Blog - Annotating cells in the Tabula Muris Senis mouse liver dataset

10 October 2024

In this article, we use CellKb to assign cell types to individual cells in the mouse liver dataset from the Tabula Muris Senis publication. This dataset contains 7,294 single cells and is available on the cellxgene website here.

Author annotations

The cell types provided by the authors in the original publication and available through cellxgene. Hepatocytes have been annotated at a higher level of granularity. However, other cell types, immune cells in particular are assigned broad or mixed cell type annotations.

Cell type annotation with CellKb

We used the steps given in our previous blog here to upload, process and annotate the scRNA-seq data in h5ad format. We chose "Mouse" as the species and "Liver" as the anatomical structure in the filter criteria.

The UMAP belows show the cell types predicted by CellKb in this dataset using a reference dataset of 1,049 marker gene sets representing 176 cell types from 37 publications. Due to the large number of reference cell types available, CellKb is able to predict cell types at varying levels of granularity. Specifically, CellKb correctly identifies the region specific hepatocytes found in the liver - periportal, centrilobular and midzonal. CellKb is also able to provide greater granularity for the cell type originally assigned as "NK/T" cells.

Cell type annotation using CellTypist

We analyzed the same mouse liver dataset using scanpy with CellTypist using a precalculated model of healthy mouse liver. As seen in the UMAP below, CellTypist is able to identify the broad cell types in this mouse liver dataset. CellTypist predicts the granular cell type annotations for some immune cell types, though it fails to assign monocytes and macrophages separately. It is also not able to identify the region specific hepatocytes due to the limited number of cell types available in the reference model.

We share our python code here:

import celltypist
from celltypist import models
import pandas as pd
import scanpy as sc

models.models_description(on_the_fly = True)

# cellxgene mouse liver 10x
adata = sc.read("./tabulamurissenis/liver/mouse_liver_10x.h5ad")
adata1 = adata.raw.to_adata()
adata1.layers["counts"] = adata1.X.copy()
sc.pp.normalize_total(adata1)
sc.pp.log1p(adata1)
sc.pl.umap(adata1, color='cell_type')
sc.pl.umap(adata1, color='free_annotation')
adata1.var.index = adata1.var['feature_name']
predictions = celltypist.annotate(adata1, model = 'Healthy_Mouse_Liver.pkl')
adata1.celltypist = predictions.to_adata(insert_labels=True, insert_conf=True, insert_decision=True)
sc.pl.umap(adata1.celltypist, color="predicted_labels", title="", frameon=False)
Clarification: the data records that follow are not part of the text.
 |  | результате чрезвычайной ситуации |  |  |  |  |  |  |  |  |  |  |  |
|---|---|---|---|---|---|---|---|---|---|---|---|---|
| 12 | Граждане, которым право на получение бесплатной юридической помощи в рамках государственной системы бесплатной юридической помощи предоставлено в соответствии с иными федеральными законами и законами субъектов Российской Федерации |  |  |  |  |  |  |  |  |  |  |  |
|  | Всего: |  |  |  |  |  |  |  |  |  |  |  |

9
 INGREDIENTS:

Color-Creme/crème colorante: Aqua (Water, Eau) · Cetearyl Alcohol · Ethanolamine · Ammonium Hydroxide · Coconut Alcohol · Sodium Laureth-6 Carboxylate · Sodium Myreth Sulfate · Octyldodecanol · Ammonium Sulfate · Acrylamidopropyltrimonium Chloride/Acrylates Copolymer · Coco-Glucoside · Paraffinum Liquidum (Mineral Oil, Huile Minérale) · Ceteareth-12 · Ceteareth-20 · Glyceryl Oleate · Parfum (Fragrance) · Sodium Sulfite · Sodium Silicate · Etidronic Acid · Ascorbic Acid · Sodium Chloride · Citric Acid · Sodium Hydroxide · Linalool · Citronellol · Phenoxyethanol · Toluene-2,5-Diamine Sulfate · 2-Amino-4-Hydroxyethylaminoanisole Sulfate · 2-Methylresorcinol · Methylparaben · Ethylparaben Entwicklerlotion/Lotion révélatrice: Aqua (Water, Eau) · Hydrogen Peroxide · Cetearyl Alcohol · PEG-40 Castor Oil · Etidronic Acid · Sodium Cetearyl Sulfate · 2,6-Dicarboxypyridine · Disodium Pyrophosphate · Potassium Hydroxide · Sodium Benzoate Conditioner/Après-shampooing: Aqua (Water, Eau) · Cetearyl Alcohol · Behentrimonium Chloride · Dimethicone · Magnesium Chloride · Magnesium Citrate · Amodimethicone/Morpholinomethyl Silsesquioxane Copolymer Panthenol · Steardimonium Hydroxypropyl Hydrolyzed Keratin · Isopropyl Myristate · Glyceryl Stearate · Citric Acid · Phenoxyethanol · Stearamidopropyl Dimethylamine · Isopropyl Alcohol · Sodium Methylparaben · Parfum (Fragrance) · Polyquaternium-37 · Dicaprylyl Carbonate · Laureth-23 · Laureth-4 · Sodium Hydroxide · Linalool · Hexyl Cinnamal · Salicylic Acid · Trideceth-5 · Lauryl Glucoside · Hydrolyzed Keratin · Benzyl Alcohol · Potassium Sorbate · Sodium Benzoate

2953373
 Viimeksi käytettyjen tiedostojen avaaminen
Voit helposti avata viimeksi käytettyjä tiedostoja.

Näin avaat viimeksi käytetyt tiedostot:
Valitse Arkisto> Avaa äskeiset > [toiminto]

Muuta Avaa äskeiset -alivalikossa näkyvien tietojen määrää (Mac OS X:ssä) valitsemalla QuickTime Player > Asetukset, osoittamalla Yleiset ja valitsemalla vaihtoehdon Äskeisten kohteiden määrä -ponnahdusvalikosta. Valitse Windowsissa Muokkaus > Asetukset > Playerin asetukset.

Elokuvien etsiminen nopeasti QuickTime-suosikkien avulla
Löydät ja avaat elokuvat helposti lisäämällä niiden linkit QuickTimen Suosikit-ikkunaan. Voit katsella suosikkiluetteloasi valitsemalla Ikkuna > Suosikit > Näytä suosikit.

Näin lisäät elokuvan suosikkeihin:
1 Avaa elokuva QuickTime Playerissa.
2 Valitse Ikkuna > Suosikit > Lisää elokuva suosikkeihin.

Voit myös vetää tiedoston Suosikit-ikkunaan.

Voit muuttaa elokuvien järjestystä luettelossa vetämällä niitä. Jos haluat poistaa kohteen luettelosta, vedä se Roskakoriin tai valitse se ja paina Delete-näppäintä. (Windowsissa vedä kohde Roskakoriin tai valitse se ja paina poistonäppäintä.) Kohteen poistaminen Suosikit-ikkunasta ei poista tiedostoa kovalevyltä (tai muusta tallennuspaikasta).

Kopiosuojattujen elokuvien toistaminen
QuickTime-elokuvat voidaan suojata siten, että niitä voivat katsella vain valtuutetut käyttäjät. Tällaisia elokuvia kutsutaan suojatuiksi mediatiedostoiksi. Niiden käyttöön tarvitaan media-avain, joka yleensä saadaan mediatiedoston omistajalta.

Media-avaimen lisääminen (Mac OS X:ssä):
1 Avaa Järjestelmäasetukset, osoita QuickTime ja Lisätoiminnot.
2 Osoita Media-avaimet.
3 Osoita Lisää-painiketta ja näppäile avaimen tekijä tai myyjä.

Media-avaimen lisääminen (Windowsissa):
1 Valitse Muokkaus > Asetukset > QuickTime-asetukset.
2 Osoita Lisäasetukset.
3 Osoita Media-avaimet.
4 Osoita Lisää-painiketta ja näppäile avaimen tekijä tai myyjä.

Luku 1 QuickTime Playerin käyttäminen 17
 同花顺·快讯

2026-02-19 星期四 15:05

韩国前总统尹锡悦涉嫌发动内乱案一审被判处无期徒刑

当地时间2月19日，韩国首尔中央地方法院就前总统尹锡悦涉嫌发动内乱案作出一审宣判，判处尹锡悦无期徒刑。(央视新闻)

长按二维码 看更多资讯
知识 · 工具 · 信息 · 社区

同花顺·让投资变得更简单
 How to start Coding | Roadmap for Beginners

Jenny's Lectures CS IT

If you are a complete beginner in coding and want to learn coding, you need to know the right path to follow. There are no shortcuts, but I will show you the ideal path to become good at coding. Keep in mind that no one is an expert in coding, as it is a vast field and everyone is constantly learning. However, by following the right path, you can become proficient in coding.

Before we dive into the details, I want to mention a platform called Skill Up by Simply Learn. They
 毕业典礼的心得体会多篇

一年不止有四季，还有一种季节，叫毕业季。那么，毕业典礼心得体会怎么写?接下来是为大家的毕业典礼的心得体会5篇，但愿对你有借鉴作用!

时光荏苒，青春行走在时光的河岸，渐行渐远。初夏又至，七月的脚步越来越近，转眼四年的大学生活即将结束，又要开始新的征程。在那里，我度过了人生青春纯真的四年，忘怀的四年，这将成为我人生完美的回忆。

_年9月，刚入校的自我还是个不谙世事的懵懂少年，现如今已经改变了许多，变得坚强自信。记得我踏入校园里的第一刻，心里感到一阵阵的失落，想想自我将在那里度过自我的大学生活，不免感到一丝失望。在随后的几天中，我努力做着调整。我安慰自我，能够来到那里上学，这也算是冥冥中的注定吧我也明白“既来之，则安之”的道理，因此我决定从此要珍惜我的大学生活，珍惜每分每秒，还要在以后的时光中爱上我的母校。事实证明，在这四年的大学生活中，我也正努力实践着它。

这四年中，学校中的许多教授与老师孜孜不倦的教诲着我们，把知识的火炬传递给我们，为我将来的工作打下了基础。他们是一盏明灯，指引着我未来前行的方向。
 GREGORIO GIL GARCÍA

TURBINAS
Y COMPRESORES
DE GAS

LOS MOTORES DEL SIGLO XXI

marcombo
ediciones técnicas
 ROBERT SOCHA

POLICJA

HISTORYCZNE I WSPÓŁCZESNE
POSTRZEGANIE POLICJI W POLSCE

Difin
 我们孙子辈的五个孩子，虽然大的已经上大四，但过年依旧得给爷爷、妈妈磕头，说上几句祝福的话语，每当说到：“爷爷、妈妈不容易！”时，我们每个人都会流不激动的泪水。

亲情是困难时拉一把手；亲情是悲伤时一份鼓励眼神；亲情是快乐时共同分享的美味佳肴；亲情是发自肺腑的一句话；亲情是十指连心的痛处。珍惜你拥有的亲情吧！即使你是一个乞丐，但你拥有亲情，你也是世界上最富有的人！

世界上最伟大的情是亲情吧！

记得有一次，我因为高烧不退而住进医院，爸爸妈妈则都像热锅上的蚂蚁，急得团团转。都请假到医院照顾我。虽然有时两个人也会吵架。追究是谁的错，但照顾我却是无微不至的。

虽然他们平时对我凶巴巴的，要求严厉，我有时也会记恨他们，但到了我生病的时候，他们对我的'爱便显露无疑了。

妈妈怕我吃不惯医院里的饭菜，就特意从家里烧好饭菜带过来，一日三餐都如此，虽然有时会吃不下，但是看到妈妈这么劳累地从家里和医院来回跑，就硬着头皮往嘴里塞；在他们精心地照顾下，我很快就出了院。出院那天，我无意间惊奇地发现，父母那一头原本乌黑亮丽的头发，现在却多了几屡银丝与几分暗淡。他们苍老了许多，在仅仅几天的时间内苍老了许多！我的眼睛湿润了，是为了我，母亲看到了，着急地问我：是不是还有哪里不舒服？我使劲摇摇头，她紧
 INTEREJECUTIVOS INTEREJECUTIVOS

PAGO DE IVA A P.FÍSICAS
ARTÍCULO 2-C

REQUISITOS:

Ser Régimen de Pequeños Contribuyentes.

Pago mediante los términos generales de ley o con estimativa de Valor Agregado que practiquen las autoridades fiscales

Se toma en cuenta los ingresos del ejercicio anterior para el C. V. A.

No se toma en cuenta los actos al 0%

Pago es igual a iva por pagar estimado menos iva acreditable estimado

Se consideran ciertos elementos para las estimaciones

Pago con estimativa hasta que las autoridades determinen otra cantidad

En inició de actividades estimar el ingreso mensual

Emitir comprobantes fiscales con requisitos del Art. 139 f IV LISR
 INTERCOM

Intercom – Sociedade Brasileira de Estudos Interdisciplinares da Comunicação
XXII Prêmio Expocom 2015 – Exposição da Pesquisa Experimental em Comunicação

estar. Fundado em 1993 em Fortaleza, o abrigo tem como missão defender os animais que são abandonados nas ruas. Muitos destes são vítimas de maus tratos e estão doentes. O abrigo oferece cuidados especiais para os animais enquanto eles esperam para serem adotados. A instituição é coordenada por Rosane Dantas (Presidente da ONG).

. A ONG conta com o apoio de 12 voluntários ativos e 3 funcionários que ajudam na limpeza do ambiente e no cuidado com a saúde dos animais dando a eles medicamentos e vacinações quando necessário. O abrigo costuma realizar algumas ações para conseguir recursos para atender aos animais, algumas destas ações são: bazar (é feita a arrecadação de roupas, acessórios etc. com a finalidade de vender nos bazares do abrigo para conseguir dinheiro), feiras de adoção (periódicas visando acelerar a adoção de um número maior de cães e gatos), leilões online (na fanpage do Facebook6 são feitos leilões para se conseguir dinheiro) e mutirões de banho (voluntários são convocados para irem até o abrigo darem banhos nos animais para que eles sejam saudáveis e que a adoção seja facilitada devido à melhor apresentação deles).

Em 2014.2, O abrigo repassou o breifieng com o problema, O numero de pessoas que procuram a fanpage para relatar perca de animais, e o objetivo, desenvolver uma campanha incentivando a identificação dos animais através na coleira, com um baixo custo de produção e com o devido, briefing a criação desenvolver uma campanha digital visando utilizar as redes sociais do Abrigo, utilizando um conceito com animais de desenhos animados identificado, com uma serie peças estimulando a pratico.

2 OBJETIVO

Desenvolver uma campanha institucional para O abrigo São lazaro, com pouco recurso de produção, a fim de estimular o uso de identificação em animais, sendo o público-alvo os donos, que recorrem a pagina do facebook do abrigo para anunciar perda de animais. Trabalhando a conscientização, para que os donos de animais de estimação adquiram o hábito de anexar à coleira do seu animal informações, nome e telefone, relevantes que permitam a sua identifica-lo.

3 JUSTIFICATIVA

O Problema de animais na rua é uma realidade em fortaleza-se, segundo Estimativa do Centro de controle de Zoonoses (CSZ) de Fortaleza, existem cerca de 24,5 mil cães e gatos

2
# cellxgene mouse liver smartseq
adata = sc.read("./tabulamurissenis/liver/ss/mouse_liver_ss.h5ad")
#adata1 = adata.raw.to_adata()
#adata1.layers["counts"] = adata1.X.copy()
sc.pp.normalize_total(adata)
sc.pp.log1p(adata)
sc.pl.umap(adata, color='cell_type')
sc.pl.umap(adata, color='free_annotation')
adata.var.index = adata.var['feature_name']
predictions = celltypist.annotate(adata, model = 'Healthy_Mouse_Liver.pkl')
adata.celltypist = predictions.to_adata(insert_labels=True, insert_conf=True, insert_decision=True)
sc.pl.umap(adata.celltypist, color="predicted_labels", title="", frameon=False)

Conclusion

Compared to CellTypist, CellKb is able to identify cell types at greater granularity because it contains a large reference dataset of cell types from multiple publications. CellKb also uses standardized ontology terms in the results making it easier to integrate into existing pipelines.